[3121] in bugtraq
Re: mail storm
daemon@ATHENA.MIT.EDU (Dan Stromberg)
Tue Aug 13 02:10:18 1996
Date: Mon, 12 Aug 1996 20:47:14 -0700
Reply-To: Bugtraq List <BUGTRAQ@netspace.org>
From: Dan Stromberg <strombrg@hydra.acs.uci.edu>
To: Multiple recipients of list BUGTRAQ <BUGTRAQ@netspace.org>
In-Reply-To: <320FD2CB.35CF@hydra.acs.uci.edu>
On Mon, 12 Aug 1996, Dan Stromberg wrote:
> Imagine the hacker picks 2n mailing lists, subscribing the i'th to the
> (i+n)th and the (i+n)th to the i'th, subscribing that person they really
> don't like to the 0..n-1'th, and finally, forging one message to each of
> the 0..n-1'th.
Apologies; I got ahead of myself.
I suppose the scenario above is linear growth, tho unbounded -
barring the possibilty of a hop count taking effect.
For exponential growth, it would most likely be necessary for list i to
be subscribed to the i+n'th 2 or more times.
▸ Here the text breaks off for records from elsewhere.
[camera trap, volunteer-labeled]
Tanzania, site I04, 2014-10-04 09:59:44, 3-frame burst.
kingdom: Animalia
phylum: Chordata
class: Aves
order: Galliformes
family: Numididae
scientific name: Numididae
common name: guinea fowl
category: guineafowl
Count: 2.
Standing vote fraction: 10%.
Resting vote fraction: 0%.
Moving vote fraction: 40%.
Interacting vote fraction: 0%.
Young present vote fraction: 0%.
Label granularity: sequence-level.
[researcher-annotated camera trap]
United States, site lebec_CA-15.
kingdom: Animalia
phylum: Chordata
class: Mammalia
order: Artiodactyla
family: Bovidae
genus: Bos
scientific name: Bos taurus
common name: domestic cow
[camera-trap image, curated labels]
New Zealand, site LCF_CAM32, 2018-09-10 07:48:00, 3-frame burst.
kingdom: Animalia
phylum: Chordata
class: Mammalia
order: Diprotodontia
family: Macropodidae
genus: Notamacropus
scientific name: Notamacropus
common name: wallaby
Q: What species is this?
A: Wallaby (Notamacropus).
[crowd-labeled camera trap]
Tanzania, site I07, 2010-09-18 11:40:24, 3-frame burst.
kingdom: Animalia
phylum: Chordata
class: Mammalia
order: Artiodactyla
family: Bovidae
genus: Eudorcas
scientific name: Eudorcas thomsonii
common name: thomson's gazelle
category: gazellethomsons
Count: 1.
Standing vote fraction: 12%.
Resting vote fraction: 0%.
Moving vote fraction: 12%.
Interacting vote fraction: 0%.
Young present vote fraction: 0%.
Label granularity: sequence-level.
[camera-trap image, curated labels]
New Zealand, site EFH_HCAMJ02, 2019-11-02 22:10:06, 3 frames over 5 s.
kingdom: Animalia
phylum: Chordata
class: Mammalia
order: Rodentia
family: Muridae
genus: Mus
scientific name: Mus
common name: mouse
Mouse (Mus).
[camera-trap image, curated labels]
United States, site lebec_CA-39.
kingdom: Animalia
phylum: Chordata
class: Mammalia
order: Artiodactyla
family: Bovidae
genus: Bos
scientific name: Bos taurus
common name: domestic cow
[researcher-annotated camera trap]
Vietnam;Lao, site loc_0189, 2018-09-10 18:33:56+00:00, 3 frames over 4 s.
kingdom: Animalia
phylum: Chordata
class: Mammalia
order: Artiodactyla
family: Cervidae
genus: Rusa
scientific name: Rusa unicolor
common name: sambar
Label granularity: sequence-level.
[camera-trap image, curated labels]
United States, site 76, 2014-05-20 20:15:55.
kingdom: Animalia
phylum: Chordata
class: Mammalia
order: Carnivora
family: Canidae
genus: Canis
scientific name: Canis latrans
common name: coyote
The i+n'th could then be
subscribed to the i'th as few as one time - just so long as there's
feedback, and a doubling (or more) in at least one place.
My intuition is that even if a hop count did kick in, 2^h messages could
still be enough to cause substantial trouble, even for a hop count (h) as
low as 15. I suspect many machines have a hop count of 25 or so.
Also, I perhaps should have indicated: I've intended "i" to take on
values 0..n-1.
If this "attack" is feasible, it would seem the most effective
defense is to use only mailing list software, that requires a
magic-cookie authenticated response from subscribers.